Le gameplay a effectivement ce petit quelque chose qui nous pousse sans cesse à vouloir explorer de-ci de-là à la recherche du moindre chemin de traverse. Dans un cas sur deux, votre trouvaille sera toutefois barrée par une porte, un coffre, ou toute autre chose que vous n’êtes pas en mesure de déverrouiller sur le moment. Il vous incombera donc de revenir à cet endroit dès lors que vous aurez suffisamment avancé dans l’aventure pour avoir appris comment passer cet obstacle. Car oui, et c’est là l’un des plus gros changements amenés avec cet épisode : God of War est un jeu se déroulant à présent en monde semi-ouvert ! Pour être d’ailleurs tout à fait honnête, nous avons pris une claque monstrueuse en comprenant à quel point le terrain de jeu qui nous était offert avait de quoi nous donner le tournis. C’est bien simple, les zones à parcourir sont tout bonnement gigantesques, en plus d’être toutes différentes visuellement. On se surprend même à attendre des éventuels temps de chargement entre les fameuses maps (puisque nous vous rappelons que ce n’est pas un vrai monde ouvert au sens propre)… en vain ! Le jeu n’en subit pas un seul, et a le bon goût de cacher ses instants dits d’attente en les transformant en balades navales. Pas bête, le Grec !

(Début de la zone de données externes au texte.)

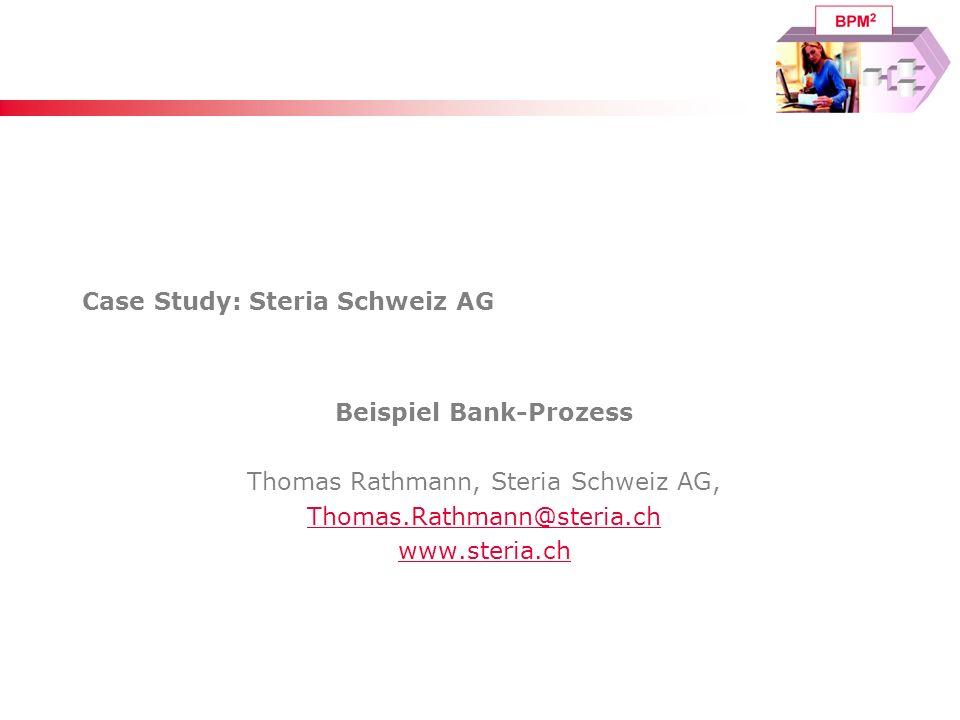 Case Study: Steria Schweiz AG Beispiel Bank-Prozess Thomas Rathmann, Steria Schweiz AG, Thomas.Rathmann@steria.ch www.steria.ch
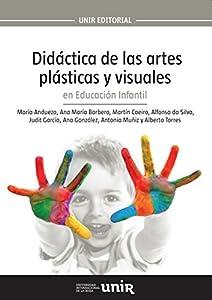 Didáctica de las artes plásticas y visuales en Educación Infantil (Spanish Edition) by María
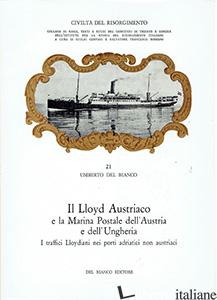 LLOYD AUSTRIACO E LA MARINA POSTALE DELL'AUSTRIA E DELL'UNGHERIA 3 - DEL BIANCO UMBERTO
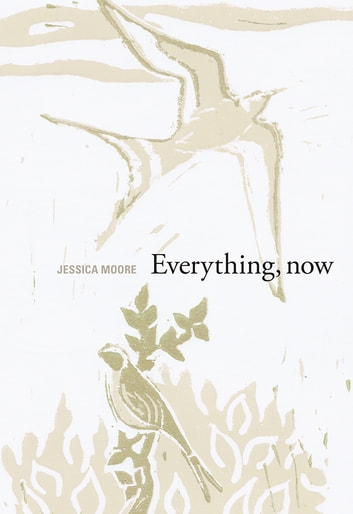 Everything, Now ebook by Jessica Moore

Autant vous dire que ce n’est pas ça qui vous gênera le moins du monde, tant les passages en bateau sont plaisants à jouer, voire relaxants. Ce sera d’ailleurs l’occasion pour vous d’admirer encore un peu plus le paysage qui vous entoure, tandis qu’Atreus en profitera pour faire la conversation à son papounet la plupart du temps. Un bon moyen, donc, de poser l’intrigue mais aussi de faire profiter aux joueurs d’un doublage absolument somptueux, que vous l’ayez sélectionné en anglais ou en français. Le menu Options permet de toute façon de switcher entre les différents dialectes selon vos préférences, ne vous en faites pas.
Que la montagne est belle !
D’ailleurs, si la partie sonore est sublimée par ces fameux acteurs, mais aussi par la bande-son absolument titanesque et cohérente orchestrée par Bear McCreary, il va de soi que vos yeux auront largement autant de quoi s’extasier. Que ce soit par le biais de sa direction artistique prônant le changement d’ambiance à chaque fois que vous entrez dans une nouvelle « région », ou tout simplement en terme de graphismes purs (physionomie des visages, corps, tâches de sang, expressions faciales, neige, couleurs, effets de lumière…), ce God of War 4 nous a retourné la rétine et l’a mâchouillée jusqu’à ce que l’on en redemande ! Dans le monde si particulier du gaming, ce jeu est ce que l’on appelle une usine à screenshots. Vous pouvez nous croire, vous serez tenté de très très très très nombreuses fois d’appuyer sur la touche Share de votre manette afin d’en (faire) profiter autant que possible.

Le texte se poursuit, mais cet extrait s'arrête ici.